And while I was walking, I thought, I can't run, I'm too fat, 400 pounds.
But I thought, I'm going to walk, I'm going to get out and walk.
While I was walking, I was flicking through on my phone on Instagram.
And I sees this video of Deontay Wilder.
Saying, yep, Tyson Fury's finally done that because the week before I'd been at a boxing show in Manchester or something and the press took a picture of me and it was like everywhere, this big, fat, out of shape, ugly, bald-headed, bearded, white as a sheep man.
I was like, a state.
And he'd done this video, yep, after seeing this evidence of Tyson Fury, I finally know he's finished.
He can never come back and even if I would have fought him in his A day, I'd have knocked him out.
And before that, he was talking about Mike Tyson, how he'd knock Mike Tyson out and around.
And I thought to myself, that's very disrespectful to talk about someone who's not even from your era and wanting to fight them and all that sort of stuff when there's no possible chance.

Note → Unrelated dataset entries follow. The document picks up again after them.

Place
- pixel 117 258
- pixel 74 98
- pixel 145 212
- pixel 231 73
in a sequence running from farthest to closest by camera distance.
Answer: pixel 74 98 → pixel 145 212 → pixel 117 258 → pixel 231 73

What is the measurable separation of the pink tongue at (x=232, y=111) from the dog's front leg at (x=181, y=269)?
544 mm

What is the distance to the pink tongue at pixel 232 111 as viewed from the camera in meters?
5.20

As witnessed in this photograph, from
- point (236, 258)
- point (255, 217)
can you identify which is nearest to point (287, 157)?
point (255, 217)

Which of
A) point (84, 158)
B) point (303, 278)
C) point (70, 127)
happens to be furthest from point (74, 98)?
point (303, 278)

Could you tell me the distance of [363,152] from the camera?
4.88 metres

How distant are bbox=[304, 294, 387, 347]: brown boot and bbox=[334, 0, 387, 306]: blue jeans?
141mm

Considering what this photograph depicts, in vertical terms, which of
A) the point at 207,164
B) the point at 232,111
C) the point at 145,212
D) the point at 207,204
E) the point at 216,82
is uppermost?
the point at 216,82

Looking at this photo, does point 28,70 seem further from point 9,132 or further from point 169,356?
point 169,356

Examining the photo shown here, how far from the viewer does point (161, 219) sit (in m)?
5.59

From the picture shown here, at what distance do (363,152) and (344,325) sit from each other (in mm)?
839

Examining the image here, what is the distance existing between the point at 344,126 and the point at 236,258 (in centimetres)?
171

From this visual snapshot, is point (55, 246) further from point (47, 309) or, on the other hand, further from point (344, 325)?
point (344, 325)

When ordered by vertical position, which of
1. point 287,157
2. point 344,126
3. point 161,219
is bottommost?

So I thought to myself, you know what, if I ever do fight you, I'm going to give it to you for that reason.
And then when I saw this other video of him saying things about me and that I couldn't come back and that, he'd give me that much more motivation to return just so I can beat Deontay Wilder.
So I had all these court cases on as well.
I was being charged with taking performance-enhancing drugs, nandrolone, something I'd never done.
I had nandrolone in my system.
It's produced naturally in the body.
But they say my levels were elevated.
The UK AD, UK anti-doping said there was no case to answer.
But all of a sudden I had a big WADA case on me.
That took nearly three years to sort out.
And everyone said, you're getting your hat nailed on here, son.
All the time I was fat and out of shape and not training, I was still being random drug tested by UKAD. Really?
That's why I tested positive twice for cocaine.
And everyone said, no, you're never getting back.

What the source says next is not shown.